After the loop, we simply autoprint y. The -l flag means that the nested list is printed by concatenating the contents of each row and separating the rows with newlines.

Answer 14

Java (OpenJDK 8), 220 bytes

n->{int s=n*2+3,i=0,x,y;char[][]a=new char[s][s],b;for(a[s/2][s--/2]=61;i++<n;a=b)for(b=new char[s+1][s+1],x=0;++x<s;)for(y=0;++y<s;)b[x][y]=a[x][y]>32?'0':(a[x][y-1]+a[x][y+1]+a[x-1][y]+a[x+1][y])%8==5?61:' ';return a;}

Try it online!

Note: the array returned contains a border or '\0' characters.
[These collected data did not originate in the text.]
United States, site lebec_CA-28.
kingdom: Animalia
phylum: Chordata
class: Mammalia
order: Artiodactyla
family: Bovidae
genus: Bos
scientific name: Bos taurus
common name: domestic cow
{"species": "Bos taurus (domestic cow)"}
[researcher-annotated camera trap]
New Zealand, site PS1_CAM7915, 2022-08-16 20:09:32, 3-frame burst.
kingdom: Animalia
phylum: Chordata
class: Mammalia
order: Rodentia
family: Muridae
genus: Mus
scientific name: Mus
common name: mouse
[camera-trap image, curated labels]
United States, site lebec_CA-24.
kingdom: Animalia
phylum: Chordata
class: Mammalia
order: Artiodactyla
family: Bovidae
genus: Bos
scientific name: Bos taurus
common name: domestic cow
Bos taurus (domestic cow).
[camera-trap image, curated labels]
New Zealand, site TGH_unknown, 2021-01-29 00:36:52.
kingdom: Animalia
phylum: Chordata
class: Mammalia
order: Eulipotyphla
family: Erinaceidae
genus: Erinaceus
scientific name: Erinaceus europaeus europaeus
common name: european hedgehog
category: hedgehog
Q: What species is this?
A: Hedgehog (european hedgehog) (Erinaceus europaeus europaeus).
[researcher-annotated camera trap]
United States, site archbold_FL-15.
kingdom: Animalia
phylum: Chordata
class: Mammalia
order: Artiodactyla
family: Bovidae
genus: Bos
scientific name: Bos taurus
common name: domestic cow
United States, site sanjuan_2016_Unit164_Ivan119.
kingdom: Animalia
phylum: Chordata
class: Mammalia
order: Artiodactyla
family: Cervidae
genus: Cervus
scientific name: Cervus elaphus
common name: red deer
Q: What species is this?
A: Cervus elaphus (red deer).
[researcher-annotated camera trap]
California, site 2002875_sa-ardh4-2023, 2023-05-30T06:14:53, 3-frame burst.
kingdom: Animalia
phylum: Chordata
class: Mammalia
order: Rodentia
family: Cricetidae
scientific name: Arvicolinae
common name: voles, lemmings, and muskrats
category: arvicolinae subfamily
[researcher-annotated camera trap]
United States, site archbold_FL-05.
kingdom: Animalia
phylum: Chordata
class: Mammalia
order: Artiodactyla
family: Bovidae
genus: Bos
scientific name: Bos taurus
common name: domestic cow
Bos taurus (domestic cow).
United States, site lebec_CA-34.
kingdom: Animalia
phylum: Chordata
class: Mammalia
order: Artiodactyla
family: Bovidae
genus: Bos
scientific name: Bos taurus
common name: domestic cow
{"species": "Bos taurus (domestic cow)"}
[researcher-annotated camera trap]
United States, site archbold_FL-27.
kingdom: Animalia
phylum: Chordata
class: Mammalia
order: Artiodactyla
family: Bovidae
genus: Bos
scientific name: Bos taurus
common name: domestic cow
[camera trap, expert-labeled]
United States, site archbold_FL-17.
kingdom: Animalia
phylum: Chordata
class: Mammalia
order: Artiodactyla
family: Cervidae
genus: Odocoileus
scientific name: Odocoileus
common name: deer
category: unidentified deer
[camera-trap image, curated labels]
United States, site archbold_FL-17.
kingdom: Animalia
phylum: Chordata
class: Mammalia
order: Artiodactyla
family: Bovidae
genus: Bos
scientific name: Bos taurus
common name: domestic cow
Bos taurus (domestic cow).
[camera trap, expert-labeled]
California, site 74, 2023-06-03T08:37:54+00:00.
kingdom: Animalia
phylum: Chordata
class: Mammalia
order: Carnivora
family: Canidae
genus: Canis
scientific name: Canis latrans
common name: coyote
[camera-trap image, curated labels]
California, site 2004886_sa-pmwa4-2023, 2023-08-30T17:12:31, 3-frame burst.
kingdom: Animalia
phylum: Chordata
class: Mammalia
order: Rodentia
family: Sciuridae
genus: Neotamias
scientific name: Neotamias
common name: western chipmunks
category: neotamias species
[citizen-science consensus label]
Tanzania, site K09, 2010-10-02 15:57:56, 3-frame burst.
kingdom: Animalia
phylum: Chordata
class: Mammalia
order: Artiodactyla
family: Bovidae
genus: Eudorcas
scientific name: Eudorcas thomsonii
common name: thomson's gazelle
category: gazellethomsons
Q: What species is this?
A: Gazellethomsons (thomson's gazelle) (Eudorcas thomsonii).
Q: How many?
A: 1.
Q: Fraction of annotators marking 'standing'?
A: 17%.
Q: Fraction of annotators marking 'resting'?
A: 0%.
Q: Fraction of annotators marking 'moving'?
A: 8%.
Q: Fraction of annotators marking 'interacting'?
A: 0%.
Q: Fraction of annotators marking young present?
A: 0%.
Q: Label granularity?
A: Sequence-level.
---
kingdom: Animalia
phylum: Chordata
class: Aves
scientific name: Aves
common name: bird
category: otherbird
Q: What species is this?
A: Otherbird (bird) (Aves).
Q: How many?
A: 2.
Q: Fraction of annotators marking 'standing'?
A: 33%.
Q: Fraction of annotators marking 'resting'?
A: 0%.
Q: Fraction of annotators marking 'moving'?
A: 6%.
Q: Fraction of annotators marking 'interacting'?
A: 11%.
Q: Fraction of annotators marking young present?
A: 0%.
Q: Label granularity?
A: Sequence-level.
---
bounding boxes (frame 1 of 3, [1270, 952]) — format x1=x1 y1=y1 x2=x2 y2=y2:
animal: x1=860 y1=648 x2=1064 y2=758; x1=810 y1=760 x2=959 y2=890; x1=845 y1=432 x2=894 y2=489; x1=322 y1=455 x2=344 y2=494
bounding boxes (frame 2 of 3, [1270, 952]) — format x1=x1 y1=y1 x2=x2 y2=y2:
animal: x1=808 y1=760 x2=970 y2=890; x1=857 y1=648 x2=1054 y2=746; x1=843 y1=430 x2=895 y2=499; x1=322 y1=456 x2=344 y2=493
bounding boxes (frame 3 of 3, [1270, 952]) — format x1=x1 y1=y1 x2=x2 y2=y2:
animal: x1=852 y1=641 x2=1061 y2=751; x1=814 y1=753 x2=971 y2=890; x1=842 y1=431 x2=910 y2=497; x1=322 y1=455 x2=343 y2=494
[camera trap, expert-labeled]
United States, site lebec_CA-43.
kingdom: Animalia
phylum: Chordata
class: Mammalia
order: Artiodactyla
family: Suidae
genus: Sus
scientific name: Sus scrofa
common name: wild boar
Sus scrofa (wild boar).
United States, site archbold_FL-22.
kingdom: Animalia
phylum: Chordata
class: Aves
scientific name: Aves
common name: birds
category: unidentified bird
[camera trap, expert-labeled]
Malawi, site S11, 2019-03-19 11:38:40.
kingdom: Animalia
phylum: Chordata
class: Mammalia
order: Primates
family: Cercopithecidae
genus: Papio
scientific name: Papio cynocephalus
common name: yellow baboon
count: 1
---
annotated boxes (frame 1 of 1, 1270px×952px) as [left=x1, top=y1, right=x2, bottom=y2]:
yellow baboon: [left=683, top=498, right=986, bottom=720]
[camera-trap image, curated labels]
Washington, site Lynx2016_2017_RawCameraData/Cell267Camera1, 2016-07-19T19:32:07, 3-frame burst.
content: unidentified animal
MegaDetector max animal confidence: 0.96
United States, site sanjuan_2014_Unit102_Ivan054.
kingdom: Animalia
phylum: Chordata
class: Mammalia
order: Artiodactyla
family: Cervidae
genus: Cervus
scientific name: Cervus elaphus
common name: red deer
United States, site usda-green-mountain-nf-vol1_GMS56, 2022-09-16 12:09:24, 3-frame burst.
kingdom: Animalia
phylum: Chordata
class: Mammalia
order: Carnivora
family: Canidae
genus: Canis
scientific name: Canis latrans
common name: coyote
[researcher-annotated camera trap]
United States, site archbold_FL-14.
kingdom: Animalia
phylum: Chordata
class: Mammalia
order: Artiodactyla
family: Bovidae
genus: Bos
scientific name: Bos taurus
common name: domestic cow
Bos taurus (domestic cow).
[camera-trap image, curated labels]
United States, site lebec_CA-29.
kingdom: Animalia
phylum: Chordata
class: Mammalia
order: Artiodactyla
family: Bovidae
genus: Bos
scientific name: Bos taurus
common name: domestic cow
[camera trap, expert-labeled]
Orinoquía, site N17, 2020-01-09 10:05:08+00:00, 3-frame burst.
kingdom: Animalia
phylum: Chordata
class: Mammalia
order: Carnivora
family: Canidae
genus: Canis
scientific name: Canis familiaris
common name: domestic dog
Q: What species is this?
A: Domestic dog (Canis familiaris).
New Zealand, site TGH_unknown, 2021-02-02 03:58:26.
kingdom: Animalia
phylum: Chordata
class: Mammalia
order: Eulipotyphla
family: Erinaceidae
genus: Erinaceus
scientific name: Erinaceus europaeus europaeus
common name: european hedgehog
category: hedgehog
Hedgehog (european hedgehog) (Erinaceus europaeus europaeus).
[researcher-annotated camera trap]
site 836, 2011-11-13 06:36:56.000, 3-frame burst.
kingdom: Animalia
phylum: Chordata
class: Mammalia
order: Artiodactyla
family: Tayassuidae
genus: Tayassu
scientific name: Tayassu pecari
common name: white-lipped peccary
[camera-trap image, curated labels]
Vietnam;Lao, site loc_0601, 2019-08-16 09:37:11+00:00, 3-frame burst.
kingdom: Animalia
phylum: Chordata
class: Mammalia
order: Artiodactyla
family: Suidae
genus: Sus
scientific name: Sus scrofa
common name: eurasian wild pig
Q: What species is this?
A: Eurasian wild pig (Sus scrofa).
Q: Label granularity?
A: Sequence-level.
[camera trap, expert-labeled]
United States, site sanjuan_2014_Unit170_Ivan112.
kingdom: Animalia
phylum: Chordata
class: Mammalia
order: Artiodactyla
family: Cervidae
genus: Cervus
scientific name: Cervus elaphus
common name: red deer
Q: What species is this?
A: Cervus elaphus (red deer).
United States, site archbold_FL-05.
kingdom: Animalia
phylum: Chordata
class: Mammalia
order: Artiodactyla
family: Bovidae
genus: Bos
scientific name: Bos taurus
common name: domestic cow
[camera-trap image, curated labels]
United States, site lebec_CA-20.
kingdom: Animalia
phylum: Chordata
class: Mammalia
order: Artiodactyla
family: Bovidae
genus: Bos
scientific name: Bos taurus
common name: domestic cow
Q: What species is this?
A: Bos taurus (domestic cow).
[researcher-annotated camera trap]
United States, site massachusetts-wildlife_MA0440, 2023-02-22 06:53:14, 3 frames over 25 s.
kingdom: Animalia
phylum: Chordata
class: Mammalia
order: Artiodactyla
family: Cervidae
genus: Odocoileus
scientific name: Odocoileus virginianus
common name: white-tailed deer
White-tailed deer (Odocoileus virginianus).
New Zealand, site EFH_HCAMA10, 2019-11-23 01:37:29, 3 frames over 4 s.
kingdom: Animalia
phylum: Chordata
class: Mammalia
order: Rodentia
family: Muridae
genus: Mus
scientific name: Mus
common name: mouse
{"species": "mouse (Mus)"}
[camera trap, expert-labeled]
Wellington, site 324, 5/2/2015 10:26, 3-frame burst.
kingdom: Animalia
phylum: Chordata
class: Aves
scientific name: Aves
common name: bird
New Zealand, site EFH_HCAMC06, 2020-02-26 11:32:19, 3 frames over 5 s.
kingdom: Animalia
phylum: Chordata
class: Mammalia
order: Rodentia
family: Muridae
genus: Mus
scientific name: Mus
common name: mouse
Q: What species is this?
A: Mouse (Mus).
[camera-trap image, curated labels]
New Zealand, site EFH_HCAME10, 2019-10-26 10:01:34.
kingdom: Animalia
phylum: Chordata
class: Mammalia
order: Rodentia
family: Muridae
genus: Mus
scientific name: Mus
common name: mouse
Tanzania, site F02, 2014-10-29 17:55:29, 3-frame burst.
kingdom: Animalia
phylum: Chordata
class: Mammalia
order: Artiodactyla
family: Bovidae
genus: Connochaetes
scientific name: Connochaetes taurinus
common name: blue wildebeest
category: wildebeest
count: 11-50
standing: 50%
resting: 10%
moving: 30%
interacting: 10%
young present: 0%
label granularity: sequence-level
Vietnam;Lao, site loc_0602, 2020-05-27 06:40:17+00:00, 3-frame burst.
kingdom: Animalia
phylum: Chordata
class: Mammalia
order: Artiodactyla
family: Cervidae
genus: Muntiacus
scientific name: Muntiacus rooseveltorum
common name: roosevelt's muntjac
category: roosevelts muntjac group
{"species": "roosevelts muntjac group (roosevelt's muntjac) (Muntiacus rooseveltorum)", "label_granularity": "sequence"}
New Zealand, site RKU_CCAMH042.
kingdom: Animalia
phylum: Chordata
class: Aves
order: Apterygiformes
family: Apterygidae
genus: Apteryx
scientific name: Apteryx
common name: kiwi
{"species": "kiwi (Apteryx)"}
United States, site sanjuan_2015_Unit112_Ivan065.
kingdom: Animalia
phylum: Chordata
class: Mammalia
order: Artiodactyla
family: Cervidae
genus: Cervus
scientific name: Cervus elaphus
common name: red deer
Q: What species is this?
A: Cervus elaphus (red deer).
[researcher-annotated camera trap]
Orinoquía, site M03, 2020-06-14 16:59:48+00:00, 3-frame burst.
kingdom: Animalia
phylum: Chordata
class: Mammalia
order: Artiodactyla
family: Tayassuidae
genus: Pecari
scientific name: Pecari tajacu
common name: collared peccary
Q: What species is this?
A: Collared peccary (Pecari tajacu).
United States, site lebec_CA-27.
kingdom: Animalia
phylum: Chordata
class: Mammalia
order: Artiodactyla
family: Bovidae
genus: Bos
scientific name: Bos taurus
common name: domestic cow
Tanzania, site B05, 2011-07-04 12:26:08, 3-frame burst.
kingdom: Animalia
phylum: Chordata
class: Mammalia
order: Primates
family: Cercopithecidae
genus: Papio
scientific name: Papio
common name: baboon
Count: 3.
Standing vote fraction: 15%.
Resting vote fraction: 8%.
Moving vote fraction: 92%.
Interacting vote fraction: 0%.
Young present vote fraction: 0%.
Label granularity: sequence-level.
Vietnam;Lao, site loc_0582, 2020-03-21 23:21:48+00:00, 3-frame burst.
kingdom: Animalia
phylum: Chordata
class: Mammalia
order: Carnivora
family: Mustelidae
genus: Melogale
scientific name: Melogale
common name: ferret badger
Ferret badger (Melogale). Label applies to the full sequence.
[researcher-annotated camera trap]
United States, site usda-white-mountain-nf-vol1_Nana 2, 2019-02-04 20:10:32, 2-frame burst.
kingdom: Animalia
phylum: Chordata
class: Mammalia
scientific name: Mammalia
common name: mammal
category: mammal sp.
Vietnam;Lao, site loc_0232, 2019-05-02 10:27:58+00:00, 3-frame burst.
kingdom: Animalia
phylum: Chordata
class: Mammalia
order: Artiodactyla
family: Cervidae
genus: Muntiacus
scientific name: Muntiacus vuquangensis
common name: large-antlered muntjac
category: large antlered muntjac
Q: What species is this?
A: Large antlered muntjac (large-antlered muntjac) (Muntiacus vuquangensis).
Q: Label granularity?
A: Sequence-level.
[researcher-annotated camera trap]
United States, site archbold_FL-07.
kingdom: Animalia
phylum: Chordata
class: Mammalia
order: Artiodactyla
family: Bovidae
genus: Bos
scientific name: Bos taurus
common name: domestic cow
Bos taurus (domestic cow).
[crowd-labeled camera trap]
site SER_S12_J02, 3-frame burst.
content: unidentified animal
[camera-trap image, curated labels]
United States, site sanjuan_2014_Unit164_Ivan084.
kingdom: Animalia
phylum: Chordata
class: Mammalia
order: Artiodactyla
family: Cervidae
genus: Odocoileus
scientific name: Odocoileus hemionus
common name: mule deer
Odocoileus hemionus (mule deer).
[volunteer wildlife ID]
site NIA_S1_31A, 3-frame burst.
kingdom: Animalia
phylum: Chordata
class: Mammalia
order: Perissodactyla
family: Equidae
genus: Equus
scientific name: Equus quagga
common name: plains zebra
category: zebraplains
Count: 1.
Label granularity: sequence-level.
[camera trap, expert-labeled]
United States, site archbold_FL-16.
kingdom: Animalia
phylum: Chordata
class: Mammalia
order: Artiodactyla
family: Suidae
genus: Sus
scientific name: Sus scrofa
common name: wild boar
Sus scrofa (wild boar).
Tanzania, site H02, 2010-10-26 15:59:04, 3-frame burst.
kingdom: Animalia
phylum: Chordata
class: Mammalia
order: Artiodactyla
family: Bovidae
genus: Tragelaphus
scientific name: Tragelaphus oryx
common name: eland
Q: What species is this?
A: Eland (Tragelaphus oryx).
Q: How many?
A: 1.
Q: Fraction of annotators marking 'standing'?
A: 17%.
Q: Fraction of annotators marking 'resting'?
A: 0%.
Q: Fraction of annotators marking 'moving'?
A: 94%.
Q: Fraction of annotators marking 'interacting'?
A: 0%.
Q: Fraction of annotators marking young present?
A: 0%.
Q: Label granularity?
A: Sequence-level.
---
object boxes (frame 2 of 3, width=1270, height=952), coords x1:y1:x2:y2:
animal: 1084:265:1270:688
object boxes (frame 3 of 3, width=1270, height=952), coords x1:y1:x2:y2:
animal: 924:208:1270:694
Since the plane is supposed to be infinite, only non-border is used.

Character mapping:

• Empty: (space)
• Awake: =
• Sleeping: 0

Saves

• 29 bytes saved thanks to Jonathan S.
• 9 further bytes thanks to Jonathan S. by swapping characters with others and "doing magic with primes and modular arithmetic"

Answer 15

Python, 199 192 bytes

This code runs on both Python 2 and Python 3, but it uses the popular 3rd-party Numpy library to do the array handling.

from numpy import*
def f(n):
 m=2*n+1;g=zeros((m+2,)*2,'i');g[n+1,n+1]=1
 while n:a=g[1:-1,1:-1];a[:]=(a<1)*(sum(g[r:r+m,c:c+m]&1for r,c in((0,1),(1,0),(1,2),(2,1)))==1)+(a>0)*2;n-=1
 return g

Empty = 0
Awake = 1
Sleeping = 2

print(f(6)) outputs

[[0 0 0 0 0 0 0 0 0 0 0 0 0 0 0]
 [0 0 0 0 0 0 0 1 0 0 0 0 0 0 0]
 [0 0 0 0 0 0 0 2 0 0 0 0 0 0 0]
 [0 0 0 0 0 1 2 2 2 1 0 0 0 0 0]
 [0 0 0 0 0 0 1 2 1 0 0 0 0 0 0]
 [0 0 0 1 0 0 2 2 2 0 0 1 0 0 0]
 [0 0 0 2 1 2 0 2 0 2 1 2 0 0 0]
 [0 1 2 2 2 2 2 2 2 2 2 2 2 1 0]
 [0 0 0 2 1 2 0 2 0 2 1 2 0 0 0]
 [0 0 0 1 0 0 2 2 2 0 0 1 0 0 0]
 [0 0 0 0 0 0 1 2 1 0 0 0 0 0 0]
 [0 0 0 0 0 1 2 2 2 1 0 0 0 0 0]
 [0 0 0 0 0 0 0 2 0 0 0 0 0 0 0]
 [0 0 0 0 0 0 0 1 0 0 0 0 0 0 0]
 [0 0 0 0 0 0 0 0 0 0 0 0 0 0 0]]

If you want prettier printing, you can call it this way:

n=6;print('\n'.join(''.join(' @#'[v]for v in u)for u in f(n)))

which prints using the same characters as given in the question.